California has a back-up plan if President-elect Donald Trump cuts funding for NASA's fleet of Earth-observing satellites,Watch Fast & Furious 7 Online which are crucial to gathering climate change data.
"If Trump turns off the satellites, California will launch its own damn satellite," California Gov. Jerry Brown said to applause during a Dec. 14 speech at an Earth science conference in San Francisco.
"We're going to collect that data."
SEE ALSO: Climate scientists vow to stand up to TrumpBrown was speaking to an energized crowd at the American Geophysical Union's annual fall meeting, which brings together thousands of Earth scientists. Worries about Trump's plans to squelch climate research has been a key topic at the event, with Interior Secretary Sally Jewell also addressing the issue on Wednesday.
Scientists held a rally outside the meeting this week, vowing to "stand up for science" if the Trump administration hinders their work.
Trump's advisers have indicated the incoming administration will target NASA's $2 billion Earth science division, which is responsible for gathering data on everything from rising surface temperatures and greenhouse gas emissions to retreating glaciers, shifting rainfall patterns and changes in vegetation.
In an Oct. 19 op-ed, two advisers vowed strip NASA of its "politically correct environmental monitoring" duties and return the agency to its "core missions" of space exploration and science.
"These are the fundamental underpinnings of a Trump civilian space program," Robert Walker, a former congressman, and Peter Navarro, an economist, wrote in Space News.
Walker later told Scientific American that NASA's Earth-centric work could instead be transferred to other agencies, such as the National Oceanic and Atmospheric Administration and the National Science Foundation.

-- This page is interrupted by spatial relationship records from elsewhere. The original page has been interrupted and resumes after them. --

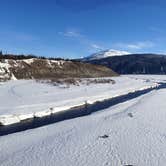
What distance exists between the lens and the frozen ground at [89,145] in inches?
431

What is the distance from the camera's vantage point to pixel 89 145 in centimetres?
1291

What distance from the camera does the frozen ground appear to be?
35.9 ft

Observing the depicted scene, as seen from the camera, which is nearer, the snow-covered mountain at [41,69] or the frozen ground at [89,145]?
the frozen ground at [89,145]

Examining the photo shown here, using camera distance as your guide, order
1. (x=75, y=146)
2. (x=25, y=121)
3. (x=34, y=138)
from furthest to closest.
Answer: (x=25, y=121), (x=34, y=138), (x=75, y=146)

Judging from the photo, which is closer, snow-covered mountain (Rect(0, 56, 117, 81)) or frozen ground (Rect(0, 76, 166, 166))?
frozen ground (Rect(0, 76, 166, 166))

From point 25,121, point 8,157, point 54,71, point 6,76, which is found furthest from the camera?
point 54,71

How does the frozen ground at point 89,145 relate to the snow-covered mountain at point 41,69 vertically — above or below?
below

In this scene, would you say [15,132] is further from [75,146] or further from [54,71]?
[54,71]

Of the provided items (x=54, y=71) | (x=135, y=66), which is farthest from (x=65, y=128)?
(x=135, y=66)

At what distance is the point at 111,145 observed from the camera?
1284cm

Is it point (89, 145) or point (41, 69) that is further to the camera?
point (41, 69)

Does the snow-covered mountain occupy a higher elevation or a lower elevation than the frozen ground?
higher

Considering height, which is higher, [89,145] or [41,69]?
[41,69]

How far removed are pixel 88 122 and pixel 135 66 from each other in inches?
6701
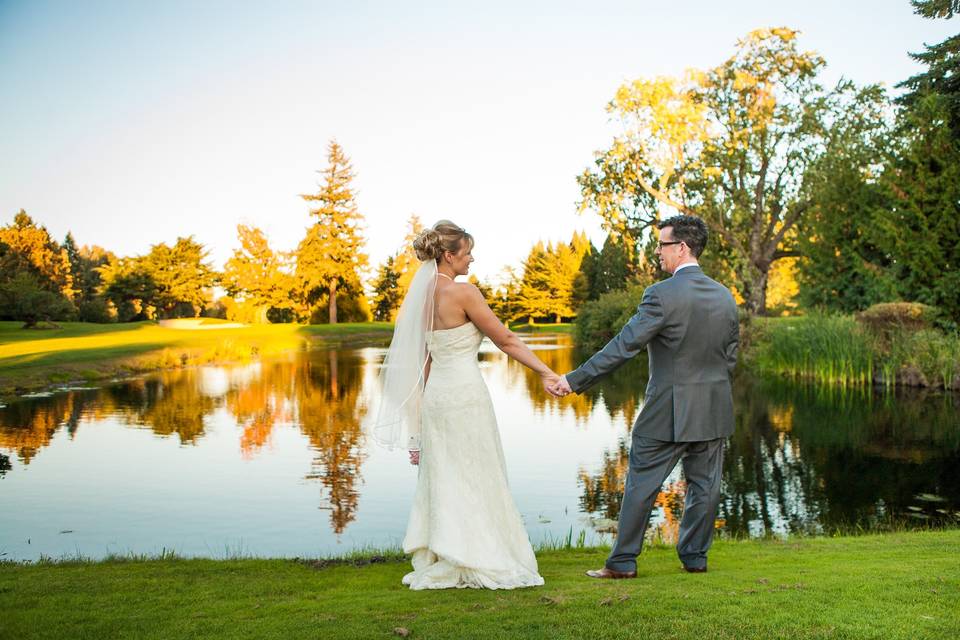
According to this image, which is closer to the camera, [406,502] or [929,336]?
[406,502]

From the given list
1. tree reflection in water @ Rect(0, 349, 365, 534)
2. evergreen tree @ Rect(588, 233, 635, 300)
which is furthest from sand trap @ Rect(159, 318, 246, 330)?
evergreen tree @ Rect(588, 233, 635, 300)

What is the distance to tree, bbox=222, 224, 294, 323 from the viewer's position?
5772 centimetres

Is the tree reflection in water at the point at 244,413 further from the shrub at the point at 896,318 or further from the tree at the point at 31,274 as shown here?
the tree at the point at 31,274

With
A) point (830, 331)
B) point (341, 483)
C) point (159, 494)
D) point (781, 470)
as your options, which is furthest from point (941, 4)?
point (159, 494)

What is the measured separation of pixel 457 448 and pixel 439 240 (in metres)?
1.31

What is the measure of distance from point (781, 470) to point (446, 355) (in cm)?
793

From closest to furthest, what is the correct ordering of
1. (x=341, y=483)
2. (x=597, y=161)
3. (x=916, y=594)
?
1. (x=916, y=594)
2. (x=341, y=483)
3. (x=597, y=161)

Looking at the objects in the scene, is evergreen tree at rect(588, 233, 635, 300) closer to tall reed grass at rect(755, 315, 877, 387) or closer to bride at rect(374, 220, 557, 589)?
tall reed grass at rect(755, 315, 877, 387)

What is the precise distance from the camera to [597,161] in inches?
1438

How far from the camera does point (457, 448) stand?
511 centimetres

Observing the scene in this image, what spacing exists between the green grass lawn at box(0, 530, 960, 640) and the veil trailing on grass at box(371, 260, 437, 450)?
969 mm

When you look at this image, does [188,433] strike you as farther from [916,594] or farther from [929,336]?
[929,336]

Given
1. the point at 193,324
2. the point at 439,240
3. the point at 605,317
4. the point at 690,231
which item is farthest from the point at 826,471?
the point at 193,324

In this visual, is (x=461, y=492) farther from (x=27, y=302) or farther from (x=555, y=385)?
(x=27, y=302)
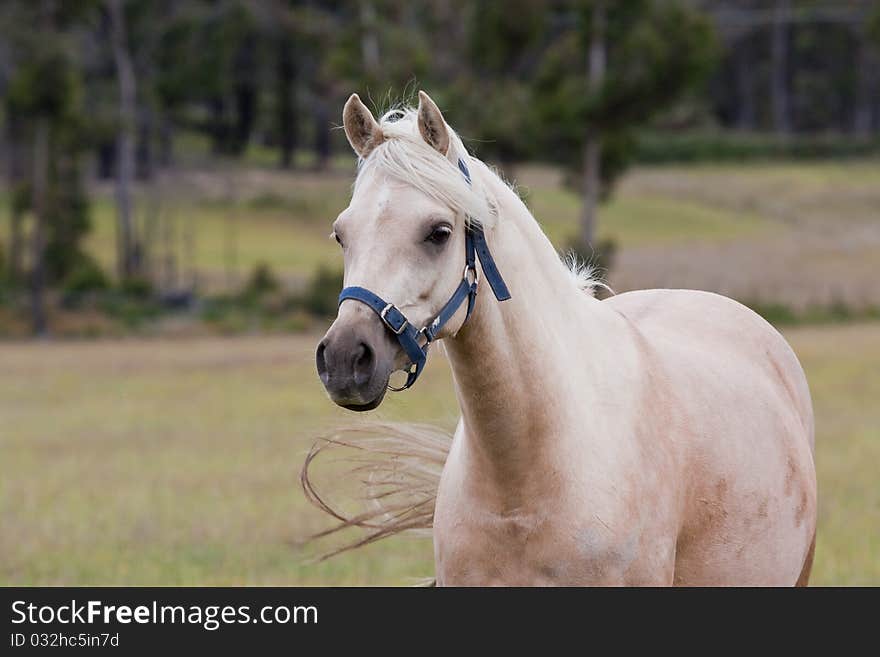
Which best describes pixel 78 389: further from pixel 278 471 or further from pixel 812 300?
pixel 812 300

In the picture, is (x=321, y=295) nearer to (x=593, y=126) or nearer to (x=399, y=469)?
(x=593, y=126)

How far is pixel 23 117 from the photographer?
3459cm

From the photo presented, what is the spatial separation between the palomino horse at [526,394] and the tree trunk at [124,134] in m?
34.8

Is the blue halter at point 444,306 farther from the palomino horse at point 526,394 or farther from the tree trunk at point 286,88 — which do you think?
the tree trunk at point 286,88

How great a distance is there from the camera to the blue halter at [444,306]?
393 cm

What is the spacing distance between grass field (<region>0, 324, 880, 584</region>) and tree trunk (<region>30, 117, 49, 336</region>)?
166 inches

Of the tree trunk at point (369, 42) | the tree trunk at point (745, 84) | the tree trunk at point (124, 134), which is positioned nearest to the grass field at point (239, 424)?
the tree trunk at point (124, 134)

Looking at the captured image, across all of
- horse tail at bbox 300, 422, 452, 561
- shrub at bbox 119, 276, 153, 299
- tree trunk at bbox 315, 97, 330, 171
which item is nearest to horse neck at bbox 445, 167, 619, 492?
horse tail at bbox 300, 422, 452, 561

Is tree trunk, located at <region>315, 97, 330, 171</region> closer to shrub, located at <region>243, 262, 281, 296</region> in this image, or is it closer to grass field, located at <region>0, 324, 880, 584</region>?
shrub, located at <region>243, 262, 281, 296</region>

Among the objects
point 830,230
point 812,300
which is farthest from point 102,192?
point 812,300

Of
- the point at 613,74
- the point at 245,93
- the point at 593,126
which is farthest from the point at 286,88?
the point at 613,74

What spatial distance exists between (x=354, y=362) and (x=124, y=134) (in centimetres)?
3842
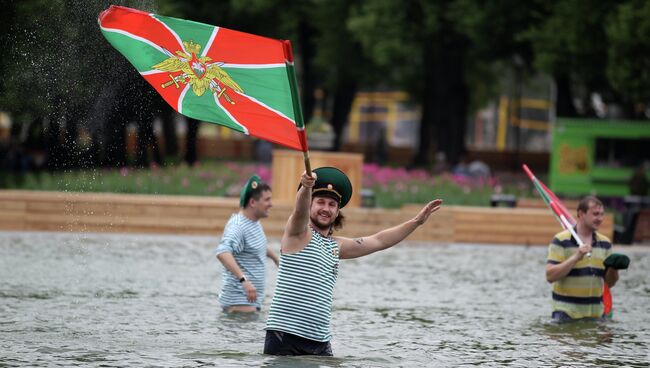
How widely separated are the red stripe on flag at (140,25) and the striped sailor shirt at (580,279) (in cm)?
550

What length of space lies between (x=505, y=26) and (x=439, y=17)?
2796 mm

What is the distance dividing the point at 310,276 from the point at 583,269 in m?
5.15

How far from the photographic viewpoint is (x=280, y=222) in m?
25.6

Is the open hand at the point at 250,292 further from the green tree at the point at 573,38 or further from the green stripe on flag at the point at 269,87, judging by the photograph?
the green tree at the point at 573,38

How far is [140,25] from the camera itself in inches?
419

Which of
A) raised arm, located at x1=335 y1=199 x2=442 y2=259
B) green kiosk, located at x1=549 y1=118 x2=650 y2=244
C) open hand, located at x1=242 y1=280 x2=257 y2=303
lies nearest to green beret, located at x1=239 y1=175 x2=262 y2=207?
open hand, located at x1=242 y1=280 x2=257 y2=303

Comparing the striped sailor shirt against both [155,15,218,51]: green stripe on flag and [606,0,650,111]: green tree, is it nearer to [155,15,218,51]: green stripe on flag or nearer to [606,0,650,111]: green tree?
[155,15,218,51]: green stripe on flag

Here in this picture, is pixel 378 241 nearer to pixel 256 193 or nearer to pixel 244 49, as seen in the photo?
pixel 244 49

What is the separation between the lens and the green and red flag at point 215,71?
10.0m

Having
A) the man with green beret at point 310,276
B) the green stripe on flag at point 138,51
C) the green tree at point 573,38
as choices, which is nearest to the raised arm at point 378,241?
the man with green beret at point 310,276

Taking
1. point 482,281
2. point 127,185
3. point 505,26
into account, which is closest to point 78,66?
point 482,281

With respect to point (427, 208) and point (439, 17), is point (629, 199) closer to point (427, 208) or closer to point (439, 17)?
point (439, 17)

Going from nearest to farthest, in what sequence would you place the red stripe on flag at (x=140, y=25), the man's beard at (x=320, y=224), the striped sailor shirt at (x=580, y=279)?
the man's beard at (x=320, y=224) → the red stripe on flag at (x=140, y=25) → the striped sailor shirt at (x=580, y=279)

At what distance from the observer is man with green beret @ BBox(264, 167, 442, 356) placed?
9.98 meters
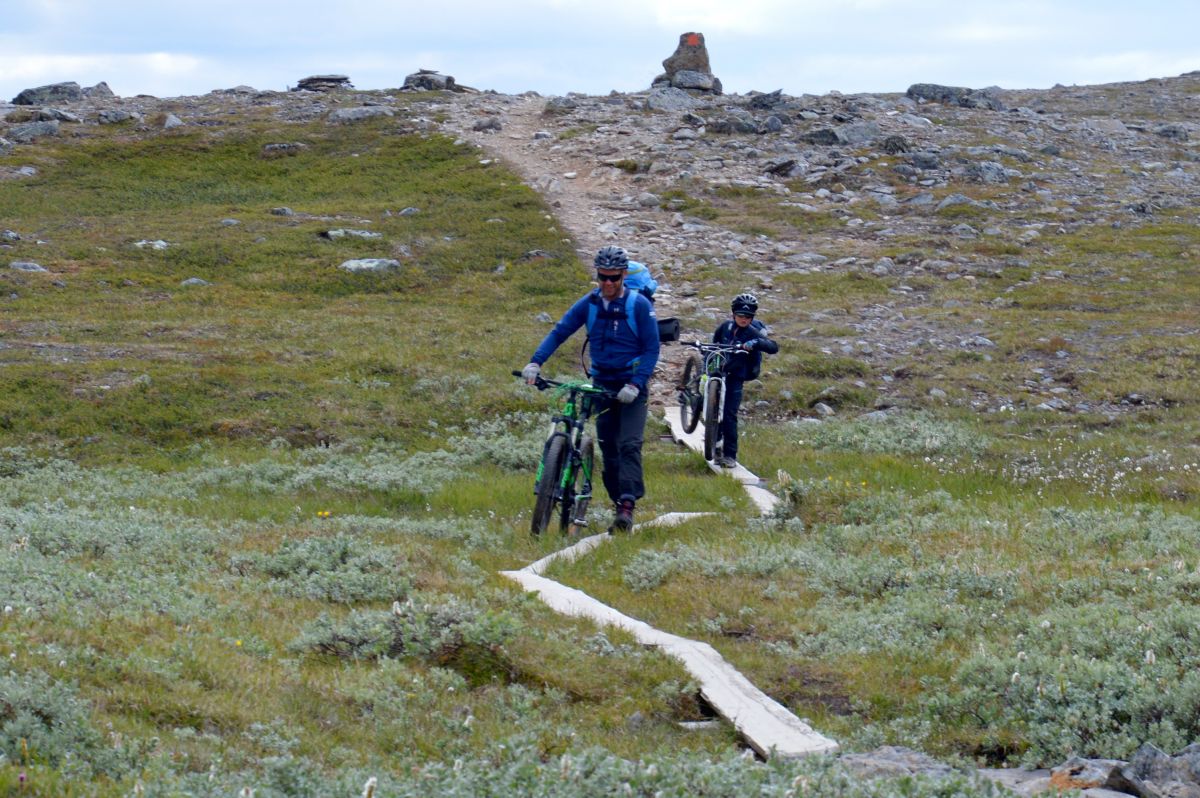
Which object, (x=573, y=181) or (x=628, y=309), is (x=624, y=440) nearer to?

The budgets for both of those agencies pale in comparison to NASA, and NASA's mission explicitly tasks the space agency with monitoring our home planet.
Back in San Francisco, Brown reminded the crowd that, as California's governor in the 1970s, he had already proposed launching a state-sponsored satellite, earning him the moniker "Governor Moonbeam."
He noted that California -- one of the world's largest economies -- has advanced the nation's most ambitious policies for curbing emissions from power plants, vehicles and agriculture. The Golden State's own work has helped drive national policy under the Obama administration.
"Whatever Washington thinks they're doing, California is the future," Brown said.